No, but she was pretty darn sure of Jones. When a man like him booted his lunch on a woman’s only pair of running shoes, it was a pretty sure thing that he’d be desperate to make it up to her. “Just hopeful,” she told him.
“After this,” he said, “we’re even.”
“Hey.” Ken knocked on the front window of the car. “You know, it’s not a real smart move to have the car running while it’s up on a . . .”
He realized he was looking down at a young woman who’d hiked her skirt all the way up to the tops of her thighs. She had the AC on full blast and her blouse unbuttoned so much that he could see the lace of her bra. It was red. Holy God.
“Uh, up on a jack,” he finished.
Dear Penthouse, I never thought I’d write a letter like this, but . . .

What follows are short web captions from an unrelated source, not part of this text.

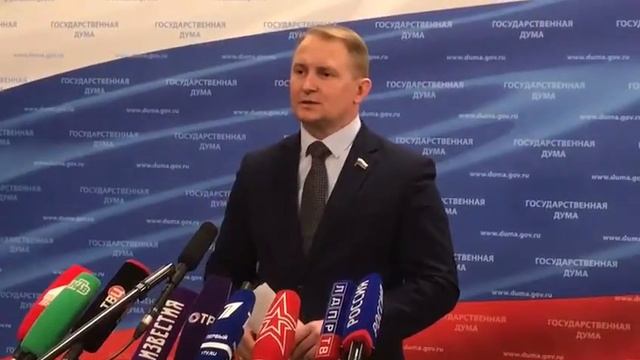 Пресс-подход в ГД 20 октября 2017 г. От фракции ЛДПР – Александр Шерин смотреть онлайн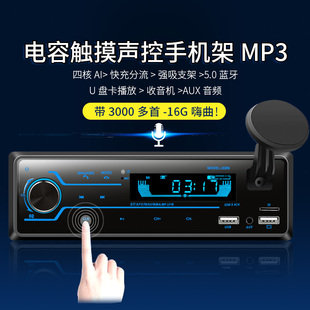 东风多利卡D6D5载货车平板运输轻卡车载蓝牙MP3播放器U汽车收音机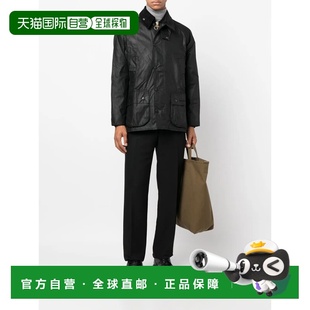 美国直邮BARBOUR - Men Classic Bedale Wax Jacket夹克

“Oh, my God,” she gasped, and wrestled her skirt back down with one hand while she buttoned her blouse with the other. When she was covered again, she pushed the button and the window slid down with a whir. “I’m sorry. Excuse me. I was just so warm. I was trying to cool down and—”
“Relax—I didn’t see a thing,” he lied. “Why don’t you turn off the car and I’ll give you a hand with that tire?”
She looked at him. Looked at him again over the tops of her sunglasses. She had wispy blond hair that curled around her face. Her eyes were an almost electric shade of blue and loaded with complete horror. “Oh no!”
“What, are you trying to earn your Girl Scout flat tire badge or something? You need to do this yourself or you won’t win enough points?”
“No,” she said. “No, I’m . . . No.”
As far as a Penthouse encounter went, the promising start had petered out. She was either apologizing or looking at him as if he were an ax murderer.
Whoever she was, she had grease on her nose. She had grease on her cheeks, on her neck, on her chest, on her arms and her hands. She had grease all over her designer clothing, too.
Beneath all that grease, she was unbelievably pretty. Delicate looking. With that hair and those eyes, that angelic face, she looked like a fairy princess—a very grubby fairy princess.
As Ken watched, she took a Kleenex and used it to keep herself from getting the key dirty as she turned off the car.
She didn’t bother to be so careful as she reached down
to slip her shoes back onto her feet. He could see her discarded pantyhose next to her on the seat and the day got even hotter.
He opened the door for her to keep her from having to use a Kleenex to do it. She first slipped her million-dollar pair of legs out of the car and then followed with the rest of her body, careful to keep her skirt from riding up again, much to his disappointment.